Passage fourni:
▼
Quand bien même cela ne serait pas le cas, l’Etat palestinien
proposé dans le cadre de la solution à deux Etats est franchement indigne
d’êtres humains un tant soi peu respectueux d’eux-mêmes. Comment peut-on
prétendre qu’il y ait la moindre justice lorsqu’on demande à une partie de se
contenter d’un territoire fragmenté et totalement cerné par ses oppresseurs,
scandaleusement dominé par l’économie de l’oppresseur, ficelé de routes
réservées à son armée, où les ressources vitales, telle l’eau, restent placées
sous le contrôle de l’oppresseur, sans aucune garantie réelle que les colonies
de fanatiques dont la construction a augmenté de manière exponentielle durant le
« processus de paix » seront démantelées ?
Quel est, ceci étant, la nature
réelle de l’Etat israélien et du sionisme dont il est le fruit ? Comment
devons-nous appeler un projet national qui, bien qu’il se vante d’être une «
démocratie », réserve 92 % de son territoire aux seuls juifs ? Où une personne
qui se convertit au judaïsme ou a une grand-mère juive se voit accorder
immédiatement la totalité des droits à la terre, alors que d’autres personnes,
dont la famille, voyez-vous, se trouve avoir vécu là depuis des siècles, sont
dans le meilleur des cas considérées comme des citoyens de deuxième catégorie et
ne peuvent acquérir de terres ? Dont le territoire est ficelé de routes «
réservées aux juifs » ? Dans lequel les partis politiques qui remettent en cause
le caractère fondamentalement juif de sa « démocratie » sont mis hors-la-loi ?
Un pays qui a peur de se donner une Constitution, parce qu’il sait pertinemmment
que la première mesure qu’il devrait prendre, s’il le faisait, serait de
déclarer son propre décès ?
Y a-t-il un mot qui permette de décrire ce
racisme exclusiviste, institutionnalisé au niveau le plus élevé de l’Etat ?
▲
Données présentées:
▼
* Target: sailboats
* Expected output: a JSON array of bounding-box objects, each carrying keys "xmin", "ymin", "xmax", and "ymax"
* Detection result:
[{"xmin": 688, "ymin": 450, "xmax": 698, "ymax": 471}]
▲
Objectif A:
Condensez sous forme de liste le paragraphe du passage fourni qui commence par « Quand bien même cela ne serait pas le cas », en conservant ses faits essentiels.
Objectif B:
Transcrivez fidèlement, tiré du passage fourni, le segment allant de « Quand bien même » jusqu'à « seront démantelées ? » inclus.

Réponse finale A:
- L'État palestinien proposé dans le cadre de la solution à deux États est qualifié d'indigne d'êtres humains respectueux d'eux-mêmes.
- Il ne peut y avoir de justice lorsqu'une partie doit se contenter d'un territoire :
  - fragmenté et totalement cerné par ses oppresseurs ;
  - dominé par l'économie de l'oppresseur ;
  - ficelé de routes réservées à l'armée de celui-ci ;
  - où les ressources vitales, telle l'eau, restent sous le contrôle de l'oppresseur.
- Aucune garantie réelle n'existe quant au démantèlement des colonies, dont la construction a augmenté de manière exponentielle durant le « processus de paix ».

Réponse finale B:
Quand bien même cela ne serait pas le cas, l’Etat palestinien
proposé dans le cadre de la solution à deux Etats est franchement indigne
d’êtres humains un tant soi peu respectueux d’eux-mêmes. Comment peut-on
prétendre qu’il y ait la moindre justice lorsqu’on demande à une partie de se
contenter d’un territoire fragmenté et totalement cerné par ses oppresseurs,
scandaleusement dominé par l’économie de l’oppresseur, ficelé de routes
réservées à son armée, où les ressources vitales, telle l’eau, restent placées
sous le contrôle de l’oppresseur, sans aucune garantie réelle que les colonies
de fanatiques dont la construction a augmenté de manière exponentielle durant le
« processus de paix » seront démantelées ?